■ **Document**
§

Special trains were booked again from Victoria a few days later, when over 50,000 people from towns all over Southern England were expected to flood into Brighton for Lobby's return visit there. In the event, the booked trains were not enough and special relief services had to be added at the last moment. Later visits to Margate, Hastings, Bournemouth (again) and the Isle of Wight were also given their own trains.
Lobby continued his adventures round Britain's coastal resorts for another three weeks, reporting the usual collection of near-misses, harassed doubles and colourful encounters. He had his photograph taken with a lady midget on his knee at the top of Blackpool Tower, drew massive crowds in Brighton and noted familiar faces in some towns as he realised a handful of particularly determined Lud-hunters were following him from one destination to the next. On his return visit to Great Yarmouth, he found the town beset by rumours that local CID men were searching for him on the pier, and allowed a little paranoia to creep into his thinking. Who was that suspicious fellow in plus-fours, he wondered in one column. Hadn't he seen him before?

§

■ **Stated task 1**
Translate this sentence from the passage about Lobby's seaside visits into Spanish: "Later visits to Margate, Hastings, Bournemouth (again) and the Isle of Wight were also given their own trains."

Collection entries
§

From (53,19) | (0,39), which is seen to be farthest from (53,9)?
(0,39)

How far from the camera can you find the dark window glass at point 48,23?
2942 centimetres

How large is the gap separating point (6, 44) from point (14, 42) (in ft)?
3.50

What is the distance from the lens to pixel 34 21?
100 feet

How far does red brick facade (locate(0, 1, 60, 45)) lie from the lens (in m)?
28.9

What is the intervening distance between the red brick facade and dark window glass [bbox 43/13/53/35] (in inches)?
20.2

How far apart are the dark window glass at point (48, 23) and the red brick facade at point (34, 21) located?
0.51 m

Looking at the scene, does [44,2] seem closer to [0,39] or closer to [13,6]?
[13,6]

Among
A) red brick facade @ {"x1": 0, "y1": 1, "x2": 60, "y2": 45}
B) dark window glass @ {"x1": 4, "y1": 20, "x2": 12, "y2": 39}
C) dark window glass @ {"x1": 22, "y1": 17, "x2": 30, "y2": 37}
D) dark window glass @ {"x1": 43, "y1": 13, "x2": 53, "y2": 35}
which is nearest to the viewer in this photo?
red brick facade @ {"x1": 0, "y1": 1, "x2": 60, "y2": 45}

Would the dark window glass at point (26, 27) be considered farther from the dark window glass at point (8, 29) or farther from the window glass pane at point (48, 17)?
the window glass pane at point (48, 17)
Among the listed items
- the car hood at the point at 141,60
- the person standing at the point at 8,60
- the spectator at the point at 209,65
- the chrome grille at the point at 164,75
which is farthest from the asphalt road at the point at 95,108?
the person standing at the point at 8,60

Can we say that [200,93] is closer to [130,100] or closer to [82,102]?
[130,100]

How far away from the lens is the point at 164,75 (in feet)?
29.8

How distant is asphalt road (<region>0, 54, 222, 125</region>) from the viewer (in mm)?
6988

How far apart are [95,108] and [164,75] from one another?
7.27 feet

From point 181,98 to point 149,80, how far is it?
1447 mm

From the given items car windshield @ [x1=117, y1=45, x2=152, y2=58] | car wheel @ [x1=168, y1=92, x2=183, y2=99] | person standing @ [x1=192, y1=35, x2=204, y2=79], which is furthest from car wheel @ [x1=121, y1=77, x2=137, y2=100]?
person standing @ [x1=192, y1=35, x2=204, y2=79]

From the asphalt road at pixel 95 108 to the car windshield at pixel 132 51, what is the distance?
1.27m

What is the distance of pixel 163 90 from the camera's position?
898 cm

§

■ **Stated task 2**
Locate every line in the collection entries above that contains the string "brick", and copy each of those lines.

■ **Result 1**
Las visitas posteriores a Margate, Hastings, Bournemouth (de nuevo) y la isla de Wight también contaron con sus propios trenes.

■ **Result 2**
How far does red brick facade (locate(0, 1, 60, 45)) lie from the lens (in m)?
What is the intervening distance between the red brick facade and dark window glass [bbox 43/13/53/35] (in inches)?
How far apart are the dark window glass at point (48, 23) and the red brick facade at point (34, 21) located?
A) red brick facade @ {"x1": 0, "y1": 1, "x2": 60, "y2": 45}
red brick facade @ {"x1": 0, "y1": 1, "x2": 60, "y2": 45}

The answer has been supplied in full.